Direktur Trimegah Sekuritas Anung Rony Hascaryo mengatakan platform ini juga menjadi yang pertama menghadirkan transaksi obligasi pasar sekunder dengan mekanisme tersebut. Fasilitas itu memberi pengguna pilihan untuk menentukan parameter transaksi berdasarkan kebutuhan investasinya.
Kinerja investasi dapat dibandingkan dengan IHSG
Penambahan akses transaksi diikuti pembaruan fitur pemantauan portofolio. Portfolio Allocation memungkinkan pengguna melihat komposisi seluruh investasi mereka dalam satu layar.
Fitur Portfolio Performance digunakan untuk memantau perkembangan portofolio dan membandingkannya secara langsung dengan pergerakan IHSG. Tampilan ini ditujukan agar investor dapat melihat kinerja investasi secara lebih menyeluruh.
Trima+ turut menyediakan Trima+ Highlights, Trima+ Ideas, dan Trima+ Picks sebagai layanan informasi pasar. Ketiga fitur itu dirancang untuk membantu pengguna memahami dinamika pasar sebelum membuat keputusan investasi.

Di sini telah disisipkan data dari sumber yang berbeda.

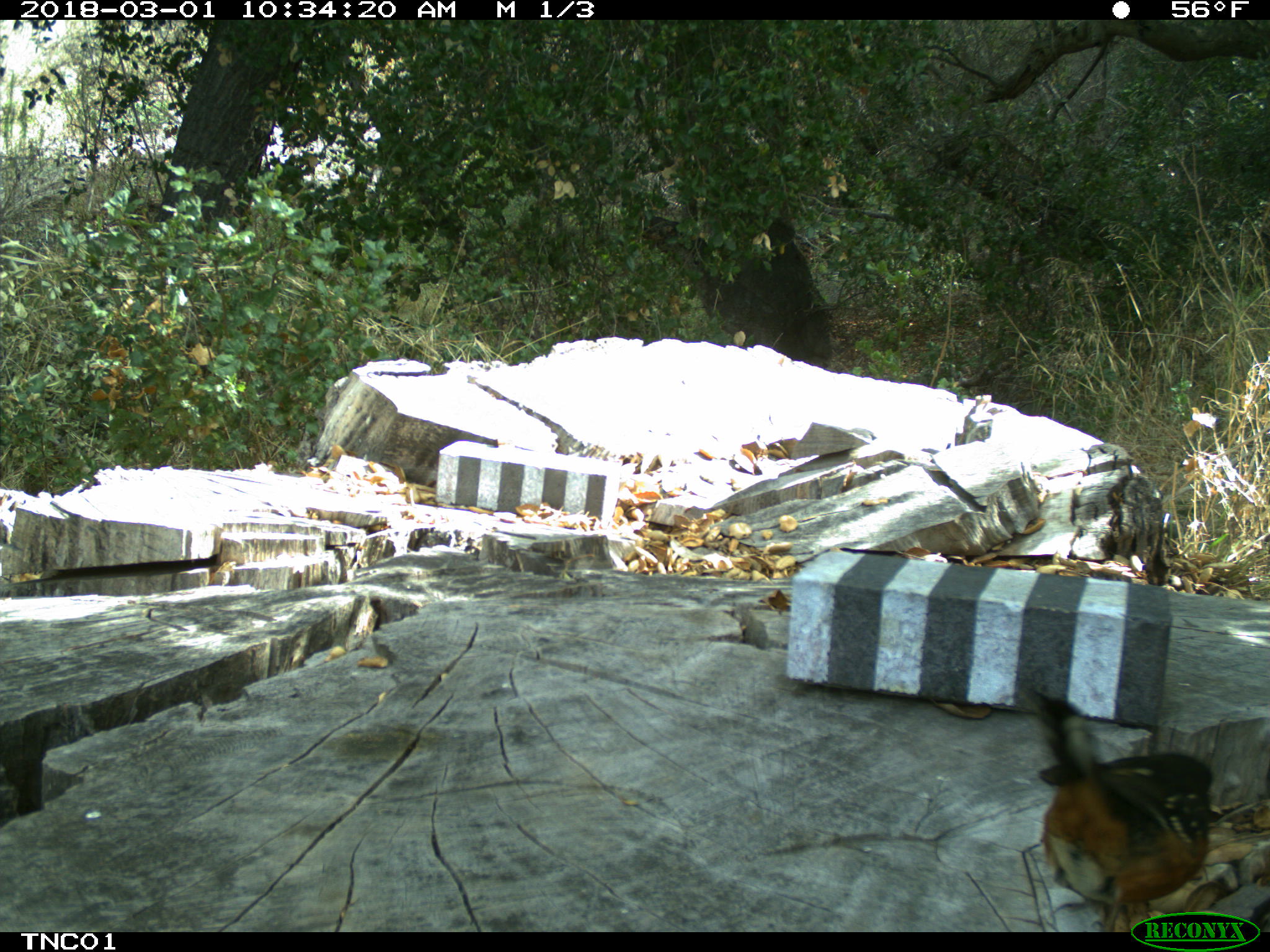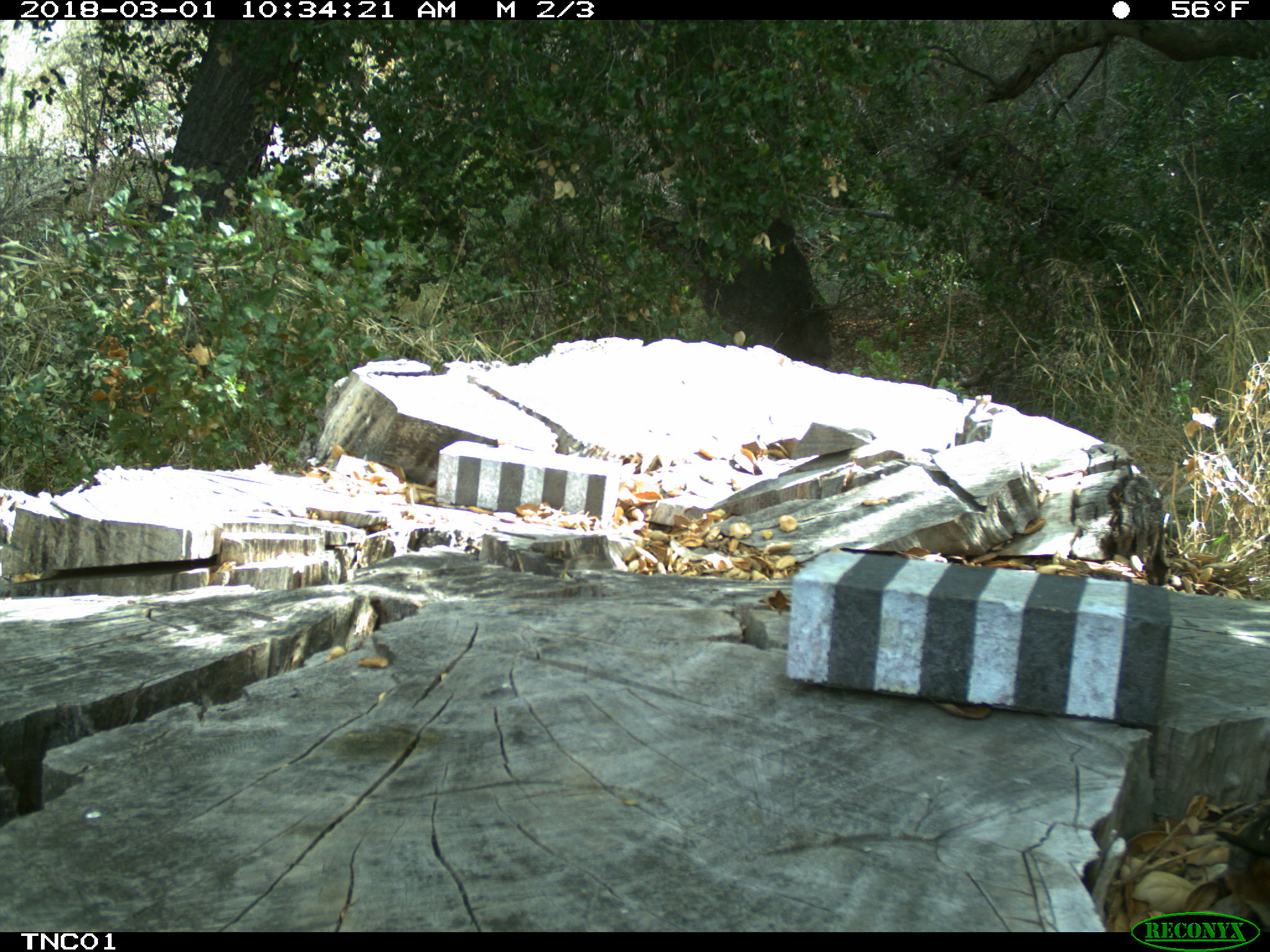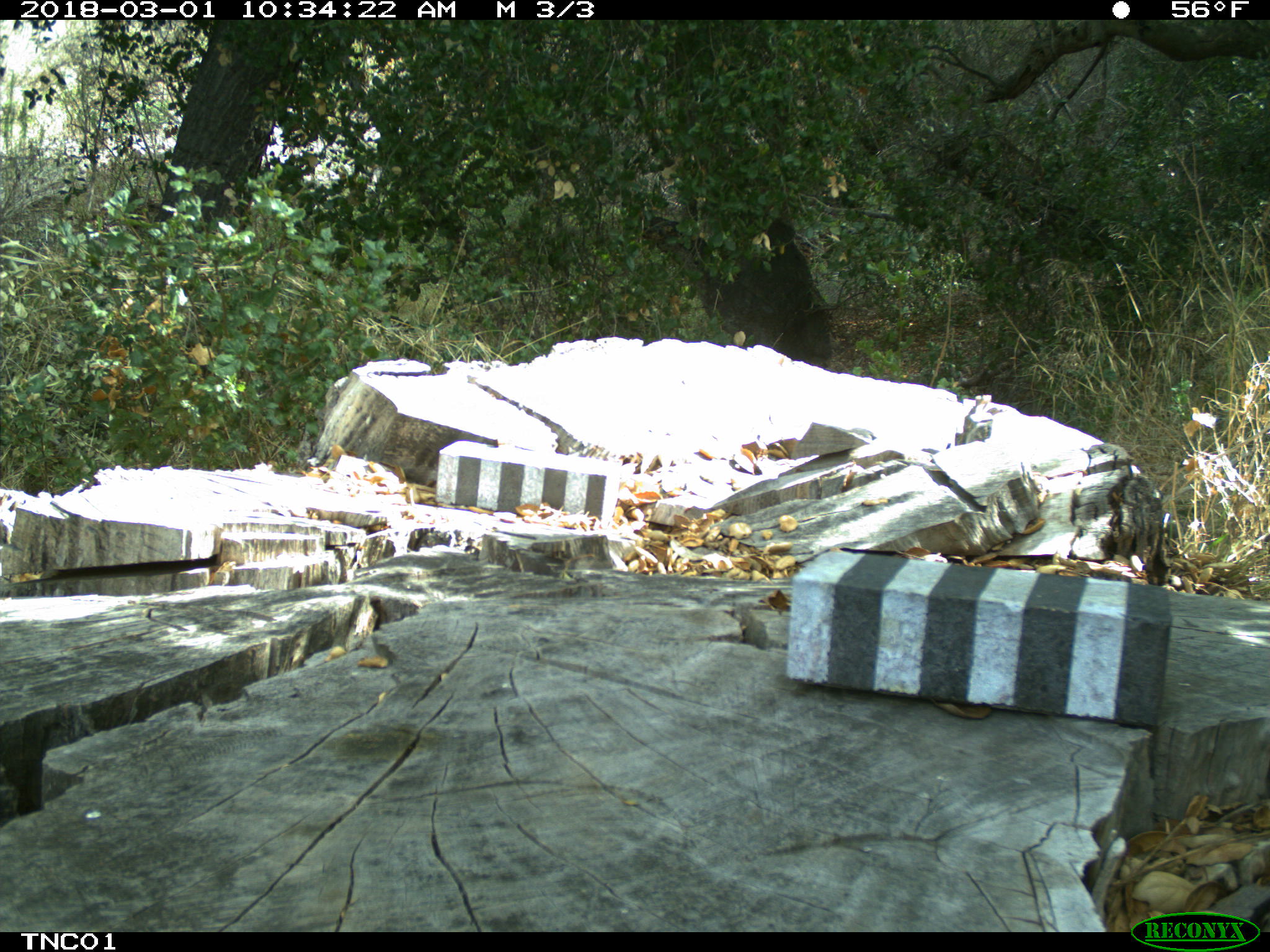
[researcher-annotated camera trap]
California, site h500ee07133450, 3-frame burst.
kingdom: Animalia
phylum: Chordata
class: Aves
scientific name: Aves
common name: bird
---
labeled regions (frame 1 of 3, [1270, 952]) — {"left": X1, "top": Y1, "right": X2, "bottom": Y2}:
bird: {"left": 1023, "top": 696, "right": 1212, "bottom": 933}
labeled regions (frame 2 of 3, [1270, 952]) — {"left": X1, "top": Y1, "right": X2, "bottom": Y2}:
bird: {"left": 1214, "top": 809, "right": 1269, "bottom": 932}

Di sisi penggunaan aplikasi, Trimegah menghadirkan pembaruan UI/UX dengan tampilan yang lebih modern. Tersedia pula In-App Registration yang ditujukan untuk membuat proses pendaftaran menjadi lebih praktis.
Kebutuhan investor yang berubah
Dalam keterangannya pada 28 Juli 2026, Anung menyatakan kemudahan transaksi bukan lagi satu-satunya kebutuhan investor. Menurutnya, akses terhadap instrumen yang beragam dan informasi pendukung semakin diperlukan dalam proses pengambilan keputusan.
“Kebutuhan investor terus berkembang. Saat ini mereka tidak hanya membutuhkan kemudahan dalam bertransaksi, tetapi juga akses terhadap berbagai instrumen investasi dan informasi yang membantu mereka mengambil keputusan investasi,” kata Anung.
Trimegah menilai pengembangan layanan digital perlu berjalan seiring dengan peningkatan literasi serta inklusi pasar modal. Perusahaan menyatakan pengembangan Trima+ akan terus dilakukan agar relevan dengan kebutuhan investor yang dinamis.
Dengan tambahan obligasi, aplikasi ini tidak lagi hanya menjadi pintu akses ke transaksi saham dan reksa dana. Investor ritel kini dapat mengelola pilihan instrumen yang lebih lengkap, termasuk surat utang dan pemantauan portofolio, dari satu aplikasi.